What happened? There was no shortage of explanations for gold's dollars 15 slide during the week to dollars 336 an ounce. Low inflation, recession in industrialised countries, economic indicators, Australian producer selling, technical selling by US investment funds, the receding threat of South African mine strikes, Japanese stock market weakness - all were a reason to sell gold.

While all of these factors may have contributed, jitters about demand for platinum, a sister metal to gold, were at the root of the sell-off. During the week it lost dollars 36 to close on Friday in London at pounds 345.75. Silver mirrored the fall, closing down 10 cents on the week at dollars 3.92.

Stewart Murray, chief executive of Gold Fields Mineral Services, said platinum's two main markets, autocatalysts and jewellery demand from Japan, were both suffering from recession and slowdown.

Gold has also been sold for ready income by wealthy Japanese individuals and corporations as the Tokyo stock market falls.

On the production side, a sustained strike in South Africa, which looked certain two months ago, seems less likely now.

'Sentiment changed toward platinum, and that got the ball rolling,' Mr Murray said.

The strong psychological link the markets make between platinum and gold - based on their similarities in price, origin and jewellery use - caused sympathetic selling in gold that spilled over to silver.

The speed of gold's dive can be attributed to the large US computer-driven funds that have invested in metals in the last few months for the favourable return.

The funds bought gold and other metals because their computers spotted the market hitting bottom, based on technical chart patterns, moving averages and other signals. But the computers balked at a dollars 360-an-ounce gold price, and the funds couldn't bale out fast enough.

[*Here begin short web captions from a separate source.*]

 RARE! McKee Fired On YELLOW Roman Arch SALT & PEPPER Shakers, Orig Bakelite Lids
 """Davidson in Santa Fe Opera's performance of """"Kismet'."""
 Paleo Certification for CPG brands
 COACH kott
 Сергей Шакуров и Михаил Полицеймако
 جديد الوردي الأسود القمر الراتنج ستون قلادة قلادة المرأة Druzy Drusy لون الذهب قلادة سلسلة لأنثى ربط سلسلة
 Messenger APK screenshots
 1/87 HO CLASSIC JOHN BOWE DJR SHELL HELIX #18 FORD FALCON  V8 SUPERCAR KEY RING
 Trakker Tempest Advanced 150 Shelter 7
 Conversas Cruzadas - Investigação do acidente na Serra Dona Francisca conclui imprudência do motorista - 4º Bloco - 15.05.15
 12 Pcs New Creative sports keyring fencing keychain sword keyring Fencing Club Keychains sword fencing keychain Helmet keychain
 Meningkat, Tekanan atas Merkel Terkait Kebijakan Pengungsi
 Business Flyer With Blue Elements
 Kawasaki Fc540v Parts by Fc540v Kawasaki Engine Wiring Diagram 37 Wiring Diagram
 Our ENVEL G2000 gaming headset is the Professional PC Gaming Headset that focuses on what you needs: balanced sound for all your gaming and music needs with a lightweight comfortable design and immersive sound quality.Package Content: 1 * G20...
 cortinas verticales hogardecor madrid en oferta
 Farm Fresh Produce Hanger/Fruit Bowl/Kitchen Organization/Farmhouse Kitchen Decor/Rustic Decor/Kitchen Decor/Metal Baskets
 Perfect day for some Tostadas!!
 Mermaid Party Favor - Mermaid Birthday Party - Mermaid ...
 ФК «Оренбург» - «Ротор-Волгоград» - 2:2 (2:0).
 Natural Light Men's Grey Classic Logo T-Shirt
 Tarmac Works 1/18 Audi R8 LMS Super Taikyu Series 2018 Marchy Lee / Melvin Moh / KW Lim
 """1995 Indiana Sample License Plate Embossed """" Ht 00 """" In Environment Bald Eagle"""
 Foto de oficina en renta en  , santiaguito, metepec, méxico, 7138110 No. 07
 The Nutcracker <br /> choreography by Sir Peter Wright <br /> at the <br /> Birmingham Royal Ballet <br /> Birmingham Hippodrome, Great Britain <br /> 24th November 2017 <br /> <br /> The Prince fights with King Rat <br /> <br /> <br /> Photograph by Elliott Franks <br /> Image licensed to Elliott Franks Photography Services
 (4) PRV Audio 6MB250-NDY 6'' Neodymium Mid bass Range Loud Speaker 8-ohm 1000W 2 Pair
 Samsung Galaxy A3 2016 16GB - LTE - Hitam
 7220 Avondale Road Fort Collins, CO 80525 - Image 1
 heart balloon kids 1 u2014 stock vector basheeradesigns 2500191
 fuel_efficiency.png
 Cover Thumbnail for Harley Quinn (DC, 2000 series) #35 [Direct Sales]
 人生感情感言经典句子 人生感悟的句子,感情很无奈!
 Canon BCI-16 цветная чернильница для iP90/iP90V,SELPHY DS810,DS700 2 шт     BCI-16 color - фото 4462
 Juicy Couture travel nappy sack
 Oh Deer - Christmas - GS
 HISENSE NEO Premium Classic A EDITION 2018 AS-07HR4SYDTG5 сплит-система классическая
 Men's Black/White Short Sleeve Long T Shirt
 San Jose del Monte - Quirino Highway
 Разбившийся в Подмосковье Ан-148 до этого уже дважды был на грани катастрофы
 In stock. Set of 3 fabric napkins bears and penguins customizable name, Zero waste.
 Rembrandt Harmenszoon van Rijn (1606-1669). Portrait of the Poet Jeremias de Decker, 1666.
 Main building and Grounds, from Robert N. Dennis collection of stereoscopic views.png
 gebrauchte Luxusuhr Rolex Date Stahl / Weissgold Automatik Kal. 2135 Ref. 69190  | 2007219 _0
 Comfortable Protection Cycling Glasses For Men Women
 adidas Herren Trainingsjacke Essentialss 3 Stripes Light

'The funds pulled out of gold much faster than they got in,' Mr Murray said.

Gold-buying psychology was also affected by the announcement on Tuesday by De Beers, the South African diamond producer, revising down its view of diamond market prospects and predicting a final dividend cut.

'People became nervous about the market for gems and jewellery, when De Beers, which takes 10 sightings a year of these markets, sent this warning signal,' said Jon Bergtheil, metals analyst with stockbroker James Capel.

The outlook for gold prices in the medium term is perhaps less grim than some experts believe. But its fortunes depend on that elusive recovery in industrial economies.

An eventual rebound in gold could be linked to investment demand, which has waned over the past three years while the metal price has been in the doldrums.

Investors sold 250 tons of gold last year, mostly to the jewellery trade in the Middle East and South-east Asia. But jewellery demand in the West has been relatively subdued.

Mr Bergtheil predicts that demand will pick up when Western economies recover, inspiring investors to hold gold rather than sell it. By next year, supplies could become tight if mine production, which has been cut back, does not crank up again.

'If the G-7 economies stabilise, we could be into a really interesting situation in the gold market,' he said.

Over the next 18 months, he is more circumspect, and will only predict that gold could hover quietly between dollars 325 and dollars 355 an ounce for at least five months before making a move up or down.

'We don't believe that gold is in a freefall to dollars 295 an ounce because production costs will be so far above the price at that level that the industry won't survive,' Mr Bergtheil said.